In 2021, Jahyr Abdula — the son of Mozambique’s richest man — and former Vodacom board chair Salimo Abdula were kidnapped on the East Rand. Gauteng-based Mozambican businessman Faizel Charloos was arrested for masterminding the kidnapping, in which millions were paid in ransom money.

Last year, Shamshudeen "Dawood" Faki — one of the owners of Dawood Frozen Foods — was found dead in Brakpan after being kidnapped. In March, businessman Neal Ah-Tow was released after a ransom demand of $1.4m. No ransom was paid.

The survey also highlights economic instability as a security risk, with 44% of CSOs saying this is the top security hazard for the coming year — a similar finding to a 2023 report by security firm Allied Universal.

Furthermore, 78% of CSOs believe geopolitical tensions could compromise the security of supply chains over the next 12 months.

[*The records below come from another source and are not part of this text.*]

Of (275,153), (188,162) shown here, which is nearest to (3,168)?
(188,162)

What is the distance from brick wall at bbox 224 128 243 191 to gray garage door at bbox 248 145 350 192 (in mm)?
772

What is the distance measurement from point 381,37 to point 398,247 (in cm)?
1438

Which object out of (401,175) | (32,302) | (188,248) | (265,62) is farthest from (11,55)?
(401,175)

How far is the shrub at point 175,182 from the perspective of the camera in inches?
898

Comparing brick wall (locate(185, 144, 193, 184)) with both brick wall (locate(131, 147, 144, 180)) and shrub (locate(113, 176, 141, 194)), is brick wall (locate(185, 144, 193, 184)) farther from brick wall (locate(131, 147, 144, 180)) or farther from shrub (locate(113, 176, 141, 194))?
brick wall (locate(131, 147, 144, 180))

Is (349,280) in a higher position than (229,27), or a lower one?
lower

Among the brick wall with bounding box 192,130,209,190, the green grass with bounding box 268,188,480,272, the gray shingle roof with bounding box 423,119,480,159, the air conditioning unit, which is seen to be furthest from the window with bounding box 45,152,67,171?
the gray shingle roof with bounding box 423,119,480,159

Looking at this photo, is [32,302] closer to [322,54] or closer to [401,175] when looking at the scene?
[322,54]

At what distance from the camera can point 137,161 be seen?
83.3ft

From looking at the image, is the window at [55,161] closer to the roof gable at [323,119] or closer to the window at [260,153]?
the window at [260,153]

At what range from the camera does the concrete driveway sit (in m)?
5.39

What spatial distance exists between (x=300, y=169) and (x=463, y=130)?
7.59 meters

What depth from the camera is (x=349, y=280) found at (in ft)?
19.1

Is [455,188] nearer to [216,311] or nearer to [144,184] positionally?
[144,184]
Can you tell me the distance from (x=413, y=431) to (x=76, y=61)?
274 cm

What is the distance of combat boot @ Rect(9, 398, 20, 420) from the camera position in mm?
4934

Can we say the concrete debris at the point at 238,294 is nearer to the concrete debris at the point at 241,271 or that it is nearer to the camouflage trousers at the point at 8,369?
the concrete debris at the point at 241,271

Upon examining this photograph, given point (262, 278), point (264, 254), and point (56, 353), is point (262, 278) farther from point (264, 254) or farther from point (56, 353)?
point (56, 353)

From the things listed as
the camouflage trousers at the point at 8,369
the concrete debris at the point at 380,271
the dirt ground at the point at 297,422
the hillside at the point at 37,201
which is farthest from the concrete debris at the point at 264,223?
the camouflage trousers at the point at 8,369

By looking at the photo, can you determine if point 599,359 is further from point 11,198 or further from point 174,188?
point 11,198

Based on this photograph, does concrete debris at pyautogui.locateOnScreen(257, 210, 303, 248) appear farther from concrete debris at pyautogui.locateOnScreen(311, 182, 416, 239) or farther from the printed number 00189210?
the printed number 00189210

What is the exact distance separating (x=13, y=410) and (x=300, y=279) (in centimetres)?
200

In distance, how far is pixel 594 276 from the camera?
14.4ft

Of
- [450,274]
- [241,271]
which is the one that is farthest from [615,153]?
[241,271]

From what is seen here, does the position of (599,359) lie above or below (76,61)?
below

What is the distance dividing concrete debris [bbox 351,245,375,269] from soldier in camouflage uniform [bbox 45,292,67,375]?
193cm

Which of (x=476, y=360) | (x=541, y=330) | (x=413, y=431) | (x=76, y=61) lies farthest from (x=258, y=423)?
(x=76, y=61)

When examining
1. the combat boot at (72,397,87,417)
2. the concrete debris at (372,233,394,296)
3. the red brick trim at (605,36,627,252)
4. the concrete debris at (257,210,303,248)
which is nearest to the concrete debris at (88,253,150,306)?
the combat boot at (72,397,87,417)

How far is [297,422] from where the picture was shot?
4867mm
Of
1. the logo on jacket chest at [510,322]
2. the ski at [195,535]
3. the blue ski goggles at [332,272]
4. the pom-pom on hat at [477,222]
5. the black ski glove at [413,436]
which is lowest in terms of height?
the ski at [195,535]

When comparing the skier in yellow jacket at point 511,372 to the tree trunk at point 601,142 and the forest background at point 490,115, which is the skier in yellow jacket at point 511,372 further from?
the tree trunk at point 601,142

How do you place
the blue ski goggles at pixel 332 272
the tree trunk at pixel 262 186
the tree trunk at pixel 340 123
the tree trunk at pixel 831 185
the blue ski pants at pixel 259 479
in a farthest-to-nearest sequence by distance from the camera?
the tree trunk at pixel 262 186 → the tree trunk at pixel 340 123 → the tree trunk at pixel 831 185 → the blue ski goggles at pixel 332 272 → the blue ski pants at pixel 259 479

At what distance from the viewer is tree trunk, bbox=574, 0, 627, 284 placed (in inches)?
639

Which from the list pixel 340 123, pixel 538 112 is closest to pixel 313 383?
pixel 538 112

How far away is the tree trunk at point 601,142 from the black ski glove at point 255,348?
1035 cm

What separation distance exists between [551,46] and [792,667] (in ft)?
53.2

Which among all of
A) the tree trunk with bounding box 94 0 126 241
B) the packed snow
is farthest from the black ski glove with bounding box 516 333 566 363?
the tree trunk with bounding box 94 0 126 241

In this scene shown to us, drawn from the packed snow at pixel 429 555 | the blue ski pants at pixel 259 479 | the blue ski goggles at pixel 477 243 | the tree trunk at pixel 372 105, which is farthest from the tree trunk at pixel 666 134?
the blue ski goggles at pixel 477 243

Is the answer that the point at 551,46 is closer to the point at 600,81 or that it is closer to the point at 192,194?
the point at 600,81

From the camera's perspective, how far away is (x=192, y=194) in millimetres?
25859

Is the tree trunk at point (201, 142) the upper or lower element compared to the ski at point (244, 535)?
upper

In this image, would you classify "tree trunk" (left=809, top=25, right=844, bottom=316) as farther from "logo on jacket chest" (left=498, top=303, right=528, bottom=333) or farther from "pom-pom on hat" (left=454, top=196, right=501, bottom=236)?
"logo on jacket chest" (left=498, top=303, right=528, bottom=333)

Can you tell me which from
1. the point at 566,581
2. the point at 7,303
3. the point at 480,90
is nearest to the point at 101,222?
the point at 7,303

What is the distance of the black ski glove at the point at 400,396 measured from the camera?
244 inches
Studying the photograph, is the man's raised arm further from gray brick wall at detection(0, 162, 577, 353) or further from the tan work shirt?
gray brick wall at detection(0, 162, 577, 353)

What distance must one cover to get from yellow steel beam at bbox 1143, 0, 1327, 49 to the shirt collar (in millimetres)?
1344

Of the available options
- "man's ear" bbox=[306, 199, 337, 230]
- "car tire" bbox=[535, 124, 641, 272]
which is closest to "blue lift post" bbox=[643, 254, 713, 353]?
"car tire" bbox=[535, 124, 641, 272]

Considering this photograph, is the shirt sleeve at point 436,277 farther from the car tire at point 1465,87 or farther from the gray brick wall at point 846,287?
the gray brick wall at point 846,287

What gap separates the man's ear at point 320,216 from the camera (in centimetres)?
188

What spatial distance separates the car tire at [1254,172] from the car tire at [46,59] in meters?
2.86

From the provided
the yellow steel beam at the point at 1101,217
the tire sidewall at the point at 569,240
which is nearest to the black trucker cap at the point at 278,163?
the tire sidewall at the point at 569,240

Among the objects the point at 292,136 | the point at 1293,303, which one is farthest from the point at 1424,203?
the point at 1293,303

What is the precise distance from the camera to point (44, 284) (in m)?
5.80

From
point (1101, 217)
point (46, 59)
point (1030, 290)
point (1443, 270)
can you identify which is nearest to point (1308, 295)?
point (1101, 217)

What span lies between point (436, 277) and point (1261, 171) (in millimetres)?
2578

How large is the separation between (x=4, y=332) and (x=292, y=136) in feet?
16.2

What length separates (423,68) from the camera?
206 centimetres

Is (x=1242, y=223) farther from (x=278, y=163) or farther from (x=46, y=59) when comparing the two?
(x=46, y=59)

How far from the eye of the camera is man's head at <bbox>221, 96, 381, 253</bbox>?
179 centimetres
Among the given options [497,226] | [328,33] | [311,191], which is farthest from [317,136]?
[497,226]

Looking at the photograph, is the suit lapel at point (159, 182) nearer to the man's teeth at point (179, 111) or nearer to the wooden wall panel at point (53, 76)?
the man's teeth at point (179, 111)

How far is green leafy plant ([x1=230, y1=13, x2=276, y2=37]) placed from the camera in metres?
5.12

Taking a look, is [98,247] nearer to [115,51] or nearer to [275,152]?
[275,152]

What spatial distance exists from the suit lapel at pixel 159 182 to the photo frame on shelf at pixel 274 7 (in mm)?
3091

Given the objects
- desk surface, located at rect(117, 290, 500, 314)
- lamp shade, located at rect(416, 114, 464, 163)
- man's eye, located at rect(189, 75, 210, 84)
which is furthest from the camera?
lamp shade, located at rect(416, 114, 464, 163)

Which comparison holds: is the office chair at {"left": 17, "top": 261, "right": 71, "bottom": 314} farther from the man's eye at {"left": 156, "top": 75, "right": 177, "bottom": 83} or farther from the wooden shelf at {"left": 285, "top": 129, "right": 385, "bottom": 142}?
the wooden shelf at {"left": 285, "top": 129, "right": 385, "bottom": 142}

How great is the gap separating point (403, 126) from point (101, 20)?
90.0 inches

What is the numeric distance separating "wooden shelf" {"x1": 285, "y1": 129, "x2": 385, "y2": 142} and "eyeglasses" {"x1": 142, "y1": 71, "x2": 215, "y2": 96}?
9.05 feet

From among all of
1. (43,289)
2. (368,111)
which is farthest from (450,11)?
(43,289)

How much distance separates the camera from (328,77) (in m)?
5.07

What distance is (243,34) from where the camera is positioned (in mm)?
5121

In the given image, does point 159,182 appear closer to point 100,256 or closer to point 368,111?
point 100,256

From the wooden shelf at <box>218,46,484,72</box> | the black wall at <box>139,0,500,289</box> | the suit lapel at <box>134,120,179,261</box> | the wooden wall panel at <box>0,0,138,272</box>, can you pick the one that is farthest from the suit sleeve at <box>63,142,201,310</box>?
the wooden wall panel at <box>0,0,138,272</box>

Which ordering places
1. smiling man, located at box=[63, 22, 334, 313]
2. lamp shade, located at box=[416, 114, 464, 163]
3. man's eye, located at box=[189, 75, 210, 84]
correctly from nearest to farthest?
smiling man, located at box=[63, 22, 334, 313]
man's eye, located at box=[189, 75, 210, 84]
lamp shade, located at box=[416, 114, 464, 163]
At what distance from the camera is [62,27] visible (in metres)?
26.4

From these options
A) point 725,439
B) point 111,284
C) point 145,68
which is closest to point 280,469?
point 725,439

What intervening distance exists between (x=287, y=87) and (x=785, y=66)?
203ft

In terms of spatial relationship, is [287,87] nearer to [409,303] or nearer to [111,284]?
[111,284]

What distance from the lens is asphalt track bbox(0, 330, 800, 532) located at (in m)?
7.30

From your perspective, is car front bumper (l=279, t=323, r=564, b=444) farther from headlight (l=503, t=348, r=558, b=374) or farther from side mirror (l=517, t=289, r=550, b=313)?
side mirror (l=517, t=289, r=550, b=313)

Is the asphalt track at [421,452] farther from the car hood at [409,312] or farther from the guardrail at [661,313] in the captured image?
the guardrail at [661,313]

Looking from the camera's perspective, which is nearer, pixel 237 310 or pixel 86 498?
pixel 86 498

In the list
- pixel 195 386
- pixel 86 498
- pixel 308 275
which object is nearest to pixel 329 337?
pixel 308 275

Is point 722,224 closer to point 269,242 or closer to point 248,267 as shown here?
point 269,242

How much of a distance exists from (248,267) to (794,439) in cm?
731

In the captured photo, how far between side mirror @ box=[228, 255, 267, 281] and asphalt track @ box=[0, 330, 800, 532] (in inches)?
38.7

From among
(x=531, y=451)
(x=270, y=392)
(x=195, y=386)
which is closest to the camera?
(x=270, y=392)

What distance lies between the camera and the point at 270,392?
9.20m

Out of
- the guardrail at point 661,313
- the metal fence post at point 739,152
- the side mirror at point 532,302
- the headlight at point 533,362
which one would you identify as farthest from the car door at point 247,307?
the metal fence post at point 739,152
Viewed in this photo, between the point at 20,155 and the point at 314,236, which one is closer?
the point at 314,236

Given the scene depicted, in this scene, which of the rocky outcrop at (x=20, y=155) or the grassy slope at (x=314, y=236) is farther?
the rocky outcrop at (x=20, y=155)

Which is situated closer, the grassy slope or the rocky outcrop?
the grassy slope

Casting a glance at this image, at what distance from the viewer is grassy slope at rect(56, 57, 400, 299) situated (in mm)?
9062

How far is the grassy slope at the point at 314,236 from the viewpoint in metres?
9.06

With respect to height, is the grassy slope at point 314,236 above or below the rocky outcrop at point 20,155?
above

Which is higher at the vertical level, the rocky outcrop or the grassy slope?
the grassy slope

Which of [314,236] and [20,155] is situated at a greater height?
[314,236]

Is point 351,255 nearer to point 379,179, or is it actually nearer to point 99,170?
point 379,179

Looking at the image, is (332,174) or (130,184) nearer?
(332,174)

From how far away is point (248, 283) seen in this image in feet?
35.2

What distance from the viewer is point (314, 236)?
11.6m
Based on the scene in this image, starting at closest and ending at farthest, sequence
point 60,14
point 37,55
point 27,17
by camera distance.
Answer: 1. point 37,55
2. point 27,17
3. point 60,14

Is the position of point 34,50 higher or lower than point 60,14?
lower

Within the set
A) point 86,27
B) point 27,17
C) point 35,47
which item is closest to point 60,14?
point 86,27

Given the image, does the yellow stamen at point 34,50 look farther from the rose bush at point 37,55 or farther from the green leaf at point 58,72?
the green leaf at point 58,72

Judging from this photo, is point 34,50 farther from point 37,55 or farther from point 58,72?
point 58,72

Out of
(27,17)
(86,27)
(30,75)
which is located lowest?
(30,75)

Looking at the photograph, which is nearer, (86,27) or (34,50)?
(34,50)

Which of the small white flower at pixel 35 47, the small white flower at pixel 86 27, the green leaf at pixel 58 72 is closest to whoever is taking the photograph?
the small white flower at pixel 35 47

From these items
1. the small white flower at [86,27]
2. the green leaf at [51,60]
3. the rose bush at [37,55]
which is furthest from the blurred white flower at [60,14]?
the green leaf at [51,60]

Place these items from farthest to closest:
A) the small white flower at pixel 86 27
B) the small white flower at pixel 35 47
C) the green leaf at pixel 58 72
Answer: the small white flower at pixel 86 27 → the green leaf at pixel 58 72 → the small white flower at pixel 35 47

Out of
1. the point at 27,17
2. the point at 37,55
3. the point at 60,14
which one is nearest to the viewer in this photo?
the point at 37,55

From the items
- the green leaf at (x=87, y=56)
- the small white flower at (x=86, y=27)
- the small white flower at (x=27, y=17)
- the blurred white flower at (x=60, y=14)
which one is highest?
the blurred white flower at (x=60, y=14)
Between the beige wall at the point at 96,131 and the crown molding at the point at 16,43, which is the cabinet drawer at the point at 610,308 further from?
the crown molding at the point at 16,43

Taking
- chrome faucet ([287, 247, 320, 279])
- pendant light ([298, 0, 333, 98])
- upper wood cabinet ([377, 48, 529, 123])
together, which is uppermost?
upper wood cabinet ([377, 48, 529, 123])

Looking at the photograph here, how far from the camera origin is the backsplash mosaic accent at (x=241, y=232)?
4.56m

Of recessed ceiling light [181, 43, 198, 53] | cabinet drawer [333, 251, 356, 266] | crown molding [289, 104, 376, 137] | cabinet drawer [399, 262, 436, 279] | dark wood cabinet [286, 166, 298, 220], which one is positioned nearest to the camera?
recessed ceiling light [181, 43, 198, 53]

"This emphasises how global affairs can impact corporate physical security, and indicates that supply chains are a vulnerable target .., particularly in transit between manufacturing and distribution centres, which tend to be better protected."

About 63% of surveyed companies said physical security incidents had resulted in a revenue loss of at least 10%. Two-thirds of CSOs expect their physical security budgets will increase in the next year.

"Budget priorities include investment in new security technology and infrastructure (47%), followed closely by employee security training and upskilling (45%), and conducting security risk assessments and threat intelligence analysis (44%)," the report notes.

Terblanche pointed to an increase in online threats, especially hacking of company systems.

Another report — titled "Imperative for Growth", and compiled by Vodacom Business and cybersecurity firm Omdis — found that 80% of South African businesses experienced a cyberattack in the past year.

"Data from Sabric [the South African Banking Risk Information Centre] and the CSIR [Council for Scientific and Industrial Research] shows the country loses around R2.2bn annually to cyber hacks," Terblanche said.

"The World Security Report shows that cyber and online-related incidents can result in losses of up to 20% of a company’s market value following a major security breach or disinformation campaign.

"Data from Sabric [the South African Banking Risk Information Centre] and the CSIR [Council for Scientific and Industrial Research] shows the country loses around R2.2bn annually to cyber hacks," Terblanche said.

He said many businesses were implementing AI-powered analytics, biometric access control, and conducting training for executives and staff to identify and respond to misinformation.

"We’ve entered an era where the rise of false information — or misinformation and disinformation — is impacting corporate security in a much more robust way than we think. The protection measures and monitoring, and intelligence gathering, are top of mind when it comes to the protection of senior executives."

He said sectors such as mining, energy and logistics have faced targeted threats — ranging from intimidation and extortion attempts to physical attacks and home invasions. These incidents often arose from organised crime, labour unrest or social tensions linked to economic stress.

Thabani Ndwandwe, chief risk officer at Standard Bank, told Business Times that growing concerns of crime among business leaders could, in time, find expression in a sullied investor appetite, leading to the country losing investment and talent.

"Before we talk about investments, the most important thing is that you want people to feel safe, to want to be in the country … Secondly, it’s harder to attract talent, for people to willingly want to come to South Africa and stay if they’re worried about safety. So it’s a very important area just to fix from a crime perspective," Ndwandwe said.

Investors were mindful not just of the personal safety of their executives, but also of the assets they had in a country that could be vulnerable to theft or vandalism, he added.

"If you are ... about to invest in a country, the one thing you want to know is that your investments are safe.

"You want to know that if you’ve bought property, your properties are safe; [if] you’ve got trucks on the road, they can move from point A to point B safely."